The image on the top shows that the polarity of the signal from hemozoin changes strikingly in response to a magnetic field cycled between 21 and +1 Tesla. The image on the bottom shows that the change in the transmittance (I) divided by the transmittance before the application of the magnetic field relates linearly to the concentration.
The investigators found that the magneto-optical device correctly identified 100 percent of the samples as either positive or negative for malaria, as verified by the rapid diagnostic tests. They noted that it was sensitive enough to detect P. ovale, which is known for its low concentration in the blood, as reported in the April 4 online publication of the Biophysical Journal. Although not a co-author of this paper, Philips Electronics has been working with the group to transform its concepts into a field instrument.
Into the wild
Further experiments are needed to refine the device into a field instrument. In the current prototype, a magnetic field of 1 Tesla is generated with an electromagnet. In their final field-ready instrument, they probably will use permanent magnets, Newman said. Because 1 Tesla is relatively strong, they hope to significantly scale down the magnetic field. Therefore, they need to determine the threshold field strength necessary to obtain a signal from hemozoin.
On the other hand, the prototype laser and detector may simply be miniaturized in the field-ready instrument using already-available small lasers and detectors, such as lasers used in displays. In the prototype instrument, a Blue Sky Research polarized laser at 660 nm is focused on the blood sample, and a Hitachi silicon photodetector detects the light transmitted through the sample. The team is likely to keep the 660-nm wavelength because small lasers are available in that wavelength, because it exploits a weak band in the spectrum of hemozoin, and because skin is transparent to it, which will be important for the noninvasive version of the device.

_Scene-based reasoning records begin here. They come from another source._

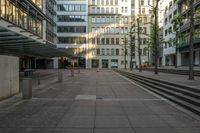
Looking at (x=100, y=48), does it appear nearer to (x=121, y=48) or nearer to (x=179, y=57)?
(x=121, y=48)

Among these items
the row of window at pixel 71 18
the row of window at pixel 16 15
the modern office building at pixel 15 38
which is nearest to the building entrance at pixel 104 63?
the row of window at pixel 71 18

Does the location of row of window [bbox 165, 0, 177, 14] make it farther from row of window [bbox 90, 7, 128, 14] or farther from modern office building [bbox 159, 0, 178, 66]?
row of window [bbox 90, 7, 128, 14]

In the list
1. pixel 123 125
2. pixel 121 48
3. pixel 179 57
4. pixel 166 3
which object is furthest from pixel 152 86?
pixel 121 48

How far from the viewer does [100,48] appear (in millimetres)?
109438

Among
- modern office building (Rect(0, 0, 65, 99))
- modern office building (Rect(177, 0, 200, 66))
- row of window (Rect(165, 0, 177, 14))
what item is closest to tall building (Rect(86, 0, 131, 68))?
row of window (Rect(165, 0, 177, 14))

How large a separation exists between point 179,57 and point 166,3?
20319 millimetres

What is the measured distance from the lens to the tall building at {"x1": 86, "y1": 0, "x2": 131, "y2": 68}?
109438mm

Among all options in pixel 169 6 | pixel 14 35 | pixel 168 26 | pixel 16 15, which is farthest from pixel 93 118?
pixel 169 6

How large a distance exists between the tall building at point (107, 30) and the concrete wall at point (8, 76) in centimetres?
9077

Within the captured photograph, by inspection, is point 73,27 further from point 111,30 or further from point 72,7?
point 111,30

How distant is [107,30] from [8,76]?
309 ft

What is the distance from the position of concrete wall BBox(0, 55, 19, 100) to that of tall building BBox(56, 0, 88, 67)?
89.5m

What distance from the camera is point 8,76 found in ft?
55.7

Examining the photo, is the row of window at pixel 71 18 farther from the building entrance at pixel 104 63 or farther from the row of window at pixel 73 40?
the building entrance at pixel 104 63
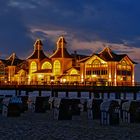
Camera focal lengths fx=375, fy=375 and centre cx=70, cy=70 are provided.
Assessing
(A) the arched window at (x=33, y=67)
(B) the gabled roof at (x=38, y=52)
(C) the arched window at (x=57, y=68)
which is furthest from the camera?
(B) the gabled roof at (x=38, y=52)

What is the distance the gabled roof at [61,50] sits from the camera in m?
84.8

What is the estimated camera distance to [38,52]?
9362 cm

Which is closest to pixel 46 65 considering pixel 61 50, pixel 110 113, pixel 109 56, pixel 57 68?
pixel 61 50

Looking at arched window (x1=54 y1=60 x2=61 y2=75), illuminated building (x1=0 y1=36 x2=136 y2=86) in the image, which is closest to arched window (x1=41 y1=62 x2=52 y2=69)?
illuminated building (x1=0 y1=36 x2=136 y2=86)

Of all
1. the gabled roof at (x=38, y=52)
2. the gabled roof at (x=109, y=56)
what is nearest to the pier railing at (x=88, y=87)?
the gabled roof at (x=109, y=56)

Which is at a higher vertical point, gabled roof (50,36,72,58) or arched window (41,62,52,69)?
gabled roof (50,36,72,58)

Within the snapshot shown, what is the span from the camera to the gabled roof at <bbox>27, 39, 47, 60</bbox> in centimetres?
9169

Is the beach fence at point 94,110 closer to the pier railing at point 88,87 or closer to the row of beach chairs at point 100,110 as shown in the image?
the row of beach chairs at point 100,110

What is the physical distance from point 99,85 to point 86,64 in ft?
35.9

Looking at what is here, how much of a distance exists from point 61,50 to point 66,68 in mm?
5905

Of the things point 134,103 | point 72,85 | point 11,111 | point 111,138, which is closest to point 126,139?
point 111,138

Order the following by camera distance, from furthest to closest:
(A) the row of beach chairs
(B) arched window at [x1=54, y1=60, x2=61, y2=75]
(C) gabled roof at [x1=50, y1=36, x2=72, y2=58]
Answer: (C) gabled roof at [x1=50, y1=36, x2=72, y2=58] < (B) arched window at [x1=54, y1=60, x2=61, y2=75] < (A) the row of beach chairs

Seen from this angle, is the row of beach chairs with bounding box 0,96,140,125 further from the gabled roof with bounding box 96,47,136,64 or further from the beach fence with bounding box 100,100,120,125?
the gabled roof with bounding box 96,47,136,64

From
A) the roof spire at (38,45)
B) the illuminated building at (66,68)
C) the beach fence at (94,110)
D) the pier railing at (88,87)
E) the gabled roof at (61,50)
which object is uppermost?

“This concept is the only one that really offers the possibility of noninvasive technology,” Newman said. He envisions that a patient with malaria symptoms would put his or her finger in an aperture of the noninvasive instrument. When the medical professional operating the machine presses a button, a magnetic field and laser would be applied to the finger, and results would be displayed on-screen instantly. He said that they have already semiautomated the procedure.

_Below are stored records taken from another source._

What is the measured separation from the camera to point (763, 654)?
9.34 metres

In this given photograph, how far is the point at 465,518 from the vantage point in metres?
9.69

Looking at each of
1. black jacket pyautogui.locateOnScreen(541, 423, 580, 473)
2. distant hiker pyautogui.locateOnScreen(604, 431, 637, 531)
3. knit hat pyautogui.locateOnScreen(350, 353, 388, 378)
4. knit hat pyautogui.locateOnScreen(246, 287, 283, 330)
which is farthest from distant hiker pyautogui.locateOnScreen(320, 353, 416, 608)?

Newman said that both the invasive and noninvasive versions of the instrument will be transported to Africa, where local health professionals will use the devices on real patients. The location is particularly appropriate because most malaria cases and deaths occur south of the Sahara Desert.
He and his colleagues have devised a clinical trial that is expected to take place either at the end of this year or at the beginning of 2009. He noted that they must establish the relationship between the concentration of hemozoin and the severity of malaria infection.

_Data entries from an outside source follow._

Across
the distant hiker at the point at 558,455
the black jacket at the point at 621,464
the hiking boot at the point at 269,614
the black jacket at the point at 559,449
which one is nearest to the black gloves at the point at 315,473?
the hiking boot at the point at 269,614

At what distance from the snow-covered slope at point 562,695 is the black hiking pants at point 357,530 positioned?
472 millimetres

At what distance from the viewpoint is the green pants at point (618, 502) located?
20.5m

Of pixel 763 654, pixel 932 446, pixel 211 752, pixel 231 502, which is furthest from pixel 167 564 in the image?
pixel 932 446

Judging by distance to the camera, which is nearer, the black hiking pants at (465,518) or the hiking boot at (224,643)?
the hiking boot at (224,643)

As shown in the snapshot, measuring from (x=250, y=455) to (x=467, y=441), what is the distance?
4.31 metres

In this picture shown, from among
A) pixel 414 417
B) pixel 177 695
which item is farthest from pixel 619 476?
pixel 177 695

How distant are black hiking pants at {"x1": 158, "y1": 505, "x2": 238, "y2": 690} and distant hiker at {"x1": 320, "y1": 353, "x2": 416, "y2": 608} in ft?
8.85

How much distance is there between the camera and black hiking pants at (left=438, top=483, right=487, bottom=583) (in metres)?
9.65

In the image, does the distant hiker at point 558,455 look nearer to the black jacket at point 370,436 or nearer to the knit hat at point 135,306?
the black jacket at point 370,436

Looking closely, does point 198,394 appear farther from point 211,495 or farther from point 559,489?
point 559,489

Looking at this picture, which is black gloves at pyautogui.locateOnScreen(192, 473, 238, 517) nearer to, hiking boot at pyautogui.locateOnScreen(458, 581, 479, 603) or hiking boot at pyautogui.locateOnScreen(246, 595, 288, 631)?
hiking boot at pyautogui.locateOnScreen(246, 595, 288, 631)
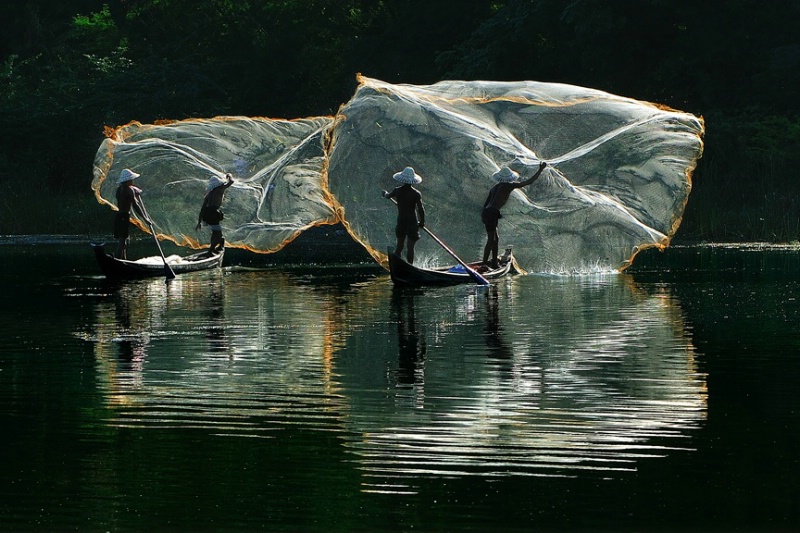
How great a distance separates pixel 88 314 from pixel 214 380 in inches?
270

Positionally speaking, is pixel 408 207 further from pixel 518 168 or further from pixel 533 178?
pixel 518 168

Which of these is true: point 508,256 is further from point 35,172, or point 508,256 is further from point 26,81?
point 26,81

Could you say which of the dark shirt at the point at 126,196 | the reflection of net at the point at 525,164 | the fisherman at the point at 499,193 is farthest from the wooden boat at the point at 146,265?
the fisherman at the point at 499,193

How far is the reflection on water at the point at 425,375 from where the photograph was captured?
10266 mm

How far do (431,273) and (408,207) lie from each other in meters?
1.19

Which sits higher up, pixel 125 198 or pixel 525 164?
pixel 525 164

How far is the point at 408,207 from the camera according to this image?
77.4 ft

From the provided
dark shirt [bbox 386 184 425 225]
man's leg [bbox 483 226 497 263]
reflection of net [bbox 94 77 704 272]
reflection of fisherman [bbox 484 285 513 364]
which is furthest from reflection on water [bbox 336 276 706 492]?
reflection of net [bbox 94 77 704 272]

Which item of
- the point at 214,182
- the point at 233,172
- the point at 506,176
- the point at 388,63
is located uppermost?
the point at 388,63

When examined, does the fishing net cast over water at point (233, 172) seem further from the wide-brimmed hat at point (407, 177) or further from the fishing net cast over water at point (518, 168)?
the wide-brimmed hat at point (407, 177)

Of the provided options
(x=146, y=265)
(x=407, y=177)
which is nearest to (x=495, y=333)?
(x=407, y=177)

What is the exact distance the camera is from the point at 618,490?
903 centimetres

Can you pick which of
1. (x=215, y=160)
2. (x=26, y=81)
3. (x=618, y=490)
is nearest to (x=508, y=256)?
(x=215, y=160)

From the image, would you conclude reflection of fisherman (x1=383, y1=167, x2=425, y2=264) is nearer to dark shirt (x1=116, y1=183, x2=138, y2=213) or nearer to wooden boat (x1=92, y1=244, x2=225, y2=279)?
wooden boat (x1=92, y1=244, x2=225, y2=279)
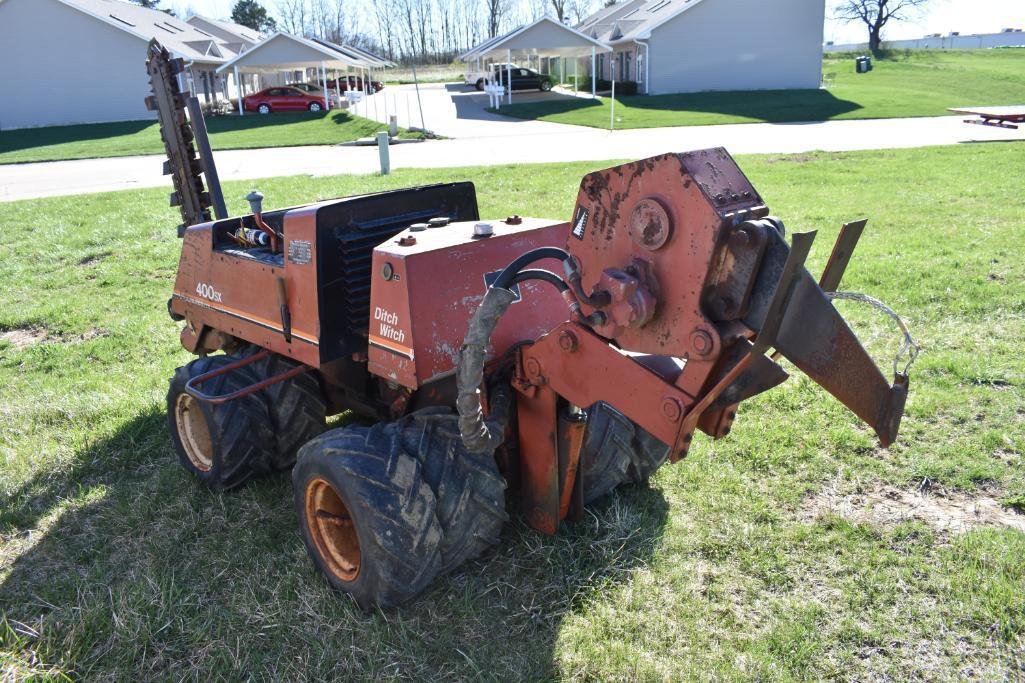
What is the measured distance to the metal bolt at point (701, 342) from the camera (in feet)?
7.72

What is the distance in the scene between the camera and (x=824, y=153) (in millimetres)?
17125

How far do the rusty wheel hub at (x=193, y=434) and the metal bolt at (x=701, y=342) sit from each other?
10.1 feet

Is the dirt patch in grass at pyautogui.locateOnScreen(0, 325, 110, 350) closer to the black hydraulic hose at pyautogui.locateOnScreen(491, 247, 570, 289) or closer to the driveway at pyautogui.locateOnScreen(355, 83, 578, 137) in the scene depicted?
the black hydraulic hose at pyautogui.locateOnScreen(491, 247, 570, 289)

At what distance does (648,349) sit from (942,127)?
2398 centimetres

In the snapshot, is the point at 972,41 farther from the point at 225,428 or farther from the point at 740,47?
the point at 225,428

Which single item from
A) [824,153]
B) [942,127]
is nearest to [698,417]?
[824,153]

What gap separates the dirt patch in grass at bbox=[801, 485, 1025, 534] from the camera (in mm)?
3762

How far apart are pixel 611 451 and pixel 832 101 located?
31.7m

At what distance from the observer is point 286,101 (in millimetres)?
37125

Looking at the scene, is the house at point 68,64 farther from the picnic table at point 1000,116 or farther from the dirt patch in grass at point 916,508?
the dirt patch in grass at point 916,508

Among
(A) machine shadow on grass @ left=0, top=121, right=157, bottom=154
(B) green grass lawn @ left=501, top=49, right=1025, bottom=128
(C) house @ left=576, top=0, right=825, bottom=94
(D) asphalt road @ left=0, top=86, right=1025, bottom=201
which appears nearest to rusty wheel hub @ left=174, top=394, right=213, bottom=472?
(D) asphalt road @ left=0, top=86, right=1025, bottom=201

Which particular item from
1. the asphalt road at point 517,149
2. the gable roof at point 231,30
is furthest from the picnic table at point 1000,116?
the gable roof at point 231,30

He pointed out that global warming could lead to an increase in the Anopheles mosquitoes, which carry and transmit the malaria parasite outside of their tropical and subtropical regions. Thus, the malaria epidemic could spread beyond developing countries in the Americas, Asia and Africa to fully developed industrialized nations, rendering this instrument important not only for humanitarian purposes, but also for our continued way of life.